Goal of the exercise: Continue the change notes on LLLater and LLCallbackList below, picking up after their last line and ignoring the data that follows.

LLLater presents doAtTime(LLDate), with doAfterInterval() and doPeriodically()
methods implemented using doAtTime(). All return handles. The free functions
doAfterInterval() and doPeriodically() now forward to the corresponding
LLLater methods.
LLLater also presents isRunning(handle) and cancel(handle).
LLLater borrows the tactic of LLEventTimer: while there's at least one running
timer, it registers an LLCallbackList tick() callback to service ready timers.
But instead of looping over all of them asking, "Are you ready?" it keeps them
in a priority queue ordered by desired timestamp, and only touches those whose
timestamp has been reached. Also, it honors a maximum time slice: once the
ready timers have run for longer than the limit, it defers processing other
ready timers to the next tick() call. The intent is to consume fewer cycles
per tick() call, both by the management machinery and the timers themselves.
Revamp LLCallbackList to accept C++ callables in addition to (classic C
function pointer, void*) pairs. Make addFunction() return a handle (different
than LLLater handles) that can be passed to a new deleteFunction() overload,
since std::function instances can't be compared for equality.
In fact, implement LLCallbackList using boost::signals2::signal, which provides
almost exactly what we want.
LLCallbackList continues to accept (function pointer, void*) pairs, but now
we store a lambda that calls the function pointer with that void*. It takes
less horsing around to create a C++ callable from a (function pointer, void*)
pair than the other way around. For containsFunction() and deleteFunction(),
such pairs are the keys for a lookup table whose values are handles.
Instead of having a static global LLCallbackList gIdleCallbacks, make
LLCallbackList an LLSingleton to guarantee initialization. For backwards
compatibility, gIdleCallbacks is now a macro for LLCallbackList::instance().
Move doOnIdleOneTime() and doOnIdleRepeating() functions to LLCallbackList
methods, but for backwards compatibility continue providing free functions.
Reimplement LLEventTimer using LLLater::doPeriodically(). One implication is
that LLEventTimer need no longer be derived from LLInstanceTracker, which we
used to iterate over all instances every tick. Give it start() and stop()

Data records:

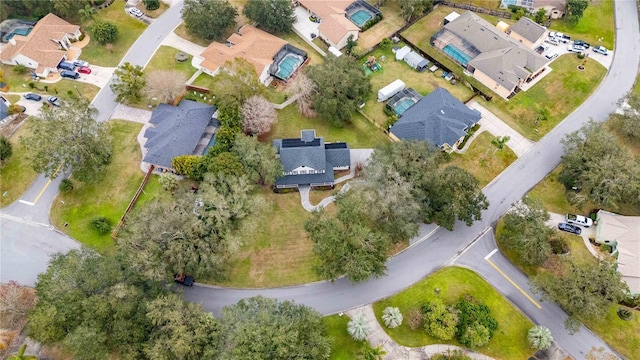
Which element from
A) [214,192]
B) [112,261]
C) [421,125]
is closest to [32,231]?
[112,261]

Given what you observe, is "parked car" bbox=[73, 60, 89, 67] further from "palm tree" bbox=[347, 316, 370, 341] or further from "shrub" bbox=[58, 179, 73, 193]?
"palm tree" bbox=[347, 316, 370, 341]

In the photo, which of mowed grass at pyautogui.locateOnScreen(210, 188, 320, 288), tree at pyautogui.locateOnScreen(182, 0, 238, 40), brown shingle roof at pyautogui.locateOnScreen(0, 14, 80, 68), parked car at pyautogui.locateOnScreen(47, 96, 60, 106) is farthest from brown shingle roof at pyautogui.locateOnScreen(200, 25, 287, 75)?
mowed grass at pyautogui.locateOnScreen(210, 188, 320, 288)

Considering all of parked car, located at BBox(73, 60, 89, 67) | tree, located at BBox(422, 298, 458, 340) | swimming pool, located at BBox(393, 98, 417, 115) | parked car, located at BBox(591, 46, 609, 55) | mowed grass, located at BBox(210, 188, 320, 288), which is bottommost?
mowed grass, located at BBox(210, 188, 320, 288)

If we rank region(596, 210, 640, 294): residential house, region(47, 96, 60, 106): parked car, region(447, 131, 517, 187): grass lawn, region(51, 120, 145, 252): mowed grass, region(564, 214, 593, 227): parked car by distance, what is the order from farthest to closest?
region(47, 96, 60, 106): parked car
region(447, 131, 517, 187): grass lawn
region(51, 120, 145, 252): mowed grass
region(564, 214, 593, 227): parked car
region(596, 210, 640, 294): residential house

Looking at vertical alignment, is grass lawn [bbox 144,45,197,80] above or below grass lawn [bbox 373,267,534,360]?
above

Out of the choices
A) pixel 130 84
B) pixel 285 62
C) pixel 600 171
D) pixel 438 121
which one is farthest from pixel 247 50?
pixel 600 171

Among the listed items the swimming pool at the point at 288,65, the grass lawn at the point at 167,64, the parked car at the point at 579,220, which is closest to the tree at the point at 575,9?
the parked car at the point at 579,220

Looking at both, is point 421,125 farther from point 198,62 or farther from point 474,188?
point 198,62
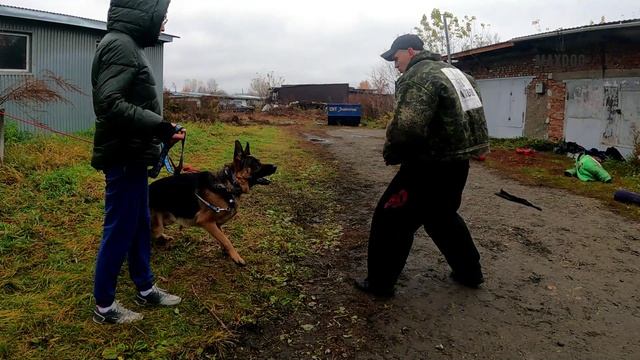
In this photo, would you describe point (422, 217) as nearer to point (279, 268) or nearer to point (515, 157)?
point (279, 268)

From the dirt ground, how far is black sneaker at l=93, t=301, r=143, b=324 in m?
0.73

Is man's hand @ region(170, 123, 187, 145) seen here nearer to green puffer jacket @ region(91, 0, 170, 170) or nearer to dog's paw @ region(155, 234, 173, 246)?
green puffer jacket @ region(91, 0, 170, 170)

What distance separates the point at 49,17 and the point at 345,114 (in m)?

Answer for the task:
methods, since some subclasses (e.g. LLFlashTimer) used to call its member
LLTimer's start() and stop(). Remove updateClass():
LLCallbackList::callFunctions() now takes care of that.
Remove LLToastLifeTimer::start() and stop(), since LLEventTimer now provides
those. Remove getRemainingTimeF32(), since LLLater does not (yet) provide that
feature.
While at it, make LLEventTimer::tick() return bool instead of BOOL, and change
existing overrides.
Make LLApp::stepFrame() call LLCallbackList::callFunctions() instead of
LLEventTimer::updateClass().
We could have refactored LLEventTimer to use the mechanism now built into
LLLater, but frankly the LLEventTimer API is rather clumsy. You MUST derive a
subclass and override tick(), and you must instantiate your subclass on the
heap because, when your tick() override returns false, LLEventTimer deletes
its subclass instance. The LLLater API is simpler to use, and LLEventTimer is
much simplified by using it.
Merge lleventfilter.h's LLEventTimeoutBase into LLEventTimeout, and likewise
merge LLEventThrottleBase into LLEventThrottle. The separation was for
testability, but now that they're no longer based on LLTimer, it becomes
harder to use dummy time for testing. Temporarily skip tests based on
LLEventTimeoutBase and LLEventThrottleBase.
Instead of listening for LLEventPump("mainloop") ticks and using LLTimer,
LLEventTimeout now uses LLLater::doAfterInterval(). Instead of LLTimer and
LLEventTimeout, LLEventThrottle likewise now uses LLLater::doAfterInterval().
Recast a couple local LLEventTimeout pre-lambda callable classes with lambdas.
Dignify F64 with a new typedef LLDate::timestamp. LLDate heavily depends on
that as its base time representation, but there are those who question use of
floating-point for time. This is a step towards insulating us from any future
change.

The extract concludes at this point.